Jacques has a knack for smelling things before they happen. For many years, whether he had a good team or not, he could always make his team better than they were. When you sit down with him, you realize why. What he does best is take something complex and break it down to something that seems so simple to understand and execute, and the players can relate to that. He makes it understandable, even to the guy who understands the least. He’s always changed, always been ahead of everybody’s ideas, and he’s made it really simple to understand the game. One of the toughest things I’ve had to deal with in the NHL was coaching against Jacques. That was weird. He’s been a major mentor for me, I respect him so much, and all of a sudden I’m coaching against him. I did everything I could to stay away from that emotion because that doesn’t serve my players. It just makes it a little awkward for everybody, and I want to make sure the players don’t feel that.
No matter what you do, I think it can be lonely at the top when you’re the guy making the final decision. You need more than just a hockey guy as an assistant, you need someone to talk to about non-hockey stuff sometimes. You need people who know your mood and know how to fill your holes, because obviously different coaches have different styles and they’ve got holes in their armour and things they’re not so good at. You need people who complement you, so when you have someone who knows you as a person, knows your past, knows what you’re great at and what you’re not so great at, it gives you a head start.
I’ve always thought the biggest investment you make is not your systems or anything else that has to do with the physical aspect of things, it has to do with the people you hire. Leadership is everything. Everything rises and falls on leadership, so the way I approach things is I hire people who I think can eventually take my job. That’s how I evaluate things. I need people who are strong leaders, who will take my ideas further and push me to be more than what I am.

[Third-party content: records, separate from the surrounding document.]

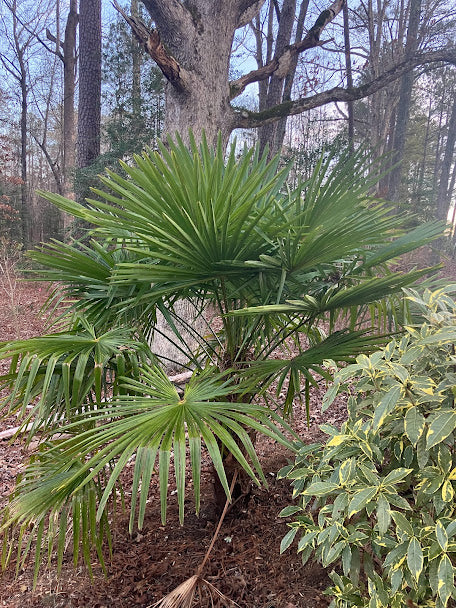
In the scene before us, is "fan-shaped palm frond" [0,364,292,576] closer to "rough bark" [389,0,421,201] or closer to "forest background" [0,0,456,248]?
"forest background" [0,0,456,248]

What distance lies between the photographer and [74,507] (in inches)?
50.8

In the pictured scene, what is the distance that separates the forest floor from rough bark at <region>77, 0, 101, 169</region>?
628 centimetres

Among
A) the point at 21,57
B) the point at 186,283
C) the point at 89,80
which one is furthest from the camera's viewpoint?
the point at 21,57

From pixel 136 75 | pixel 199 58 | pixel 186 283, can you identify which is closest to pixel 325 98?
pixel 199 58

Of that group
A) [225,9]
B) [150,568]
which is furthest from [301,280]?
[225,9]

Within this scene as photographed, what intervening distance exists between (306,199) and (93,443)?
110 centimetres

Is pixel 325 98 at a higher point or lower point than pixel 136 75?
lower

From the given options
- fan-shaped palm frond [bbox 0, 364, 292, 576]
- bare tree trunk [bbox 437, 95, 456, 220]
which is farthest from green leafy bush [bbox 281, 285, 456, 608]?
bare tree trunk [bbox 437, 95, 456, 220]

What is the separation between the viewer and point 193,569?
178cm

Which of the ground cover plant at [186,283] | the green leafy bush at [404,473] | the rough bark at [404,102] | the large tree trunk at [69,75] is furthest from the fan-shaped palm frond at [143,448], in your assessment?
the large tree trunk at [69,75]

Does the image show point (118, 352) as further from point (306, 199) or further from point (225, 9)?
point (225, 9)

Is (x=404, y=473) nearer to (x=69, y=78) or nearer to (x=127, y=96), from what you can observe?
(x=127, y=96)

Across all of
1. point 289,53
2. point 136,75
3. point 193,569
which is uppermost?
point 136,75

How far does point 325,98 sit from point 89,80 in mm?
4588
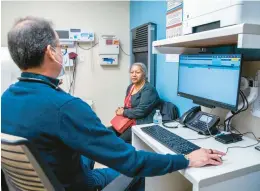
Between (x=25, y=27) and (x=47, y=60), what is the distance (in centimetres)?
15

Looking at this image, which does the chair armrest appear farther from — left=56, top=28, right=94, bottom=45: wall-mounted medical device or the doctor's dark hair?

My father passed away [of bone cancer] when I was 17, and the one thing he always repeated to me was: You’re not allowed to leave people in a worse state than when they met you. That’s always been a life philosophy for me, and I brought that to coaching. There have been players over the years, obviously, who other people didn’t want, other people didn’t believe in, and you take it upon yourself to change that and make a difference. There have been some in midget, some in junior, some in the pros. It’s fun to work with guys and see what they become down the road. You might not be the one to make the difference, but you just want to be part of the difference. I never think I’m the one to turn someone around—they turn themselves around—but I always look at being part of the process.
We make jokes about the old adage that coaches are hired to be fired, but I’ve always gone into jobs thinking of today. It’s the same thing with players—it’s not about tomorrow or yesterday, it’s about today. That takes a lot of stress away, and it makes you focus on the right things at the right times. I get asked every year, “Where is this team going to go, where do you think you’ll be?” All I know is, today, we’re going to get better. The biggest mistake we make, whether it’s coaches or players, is we get ahead of ourselves, we want to be further down the road than we are and you drift off and lose yourself. I’ve always been pretty good at focusing on the present. So for me, losing my job, that’s not really something I’ve ever looked at.”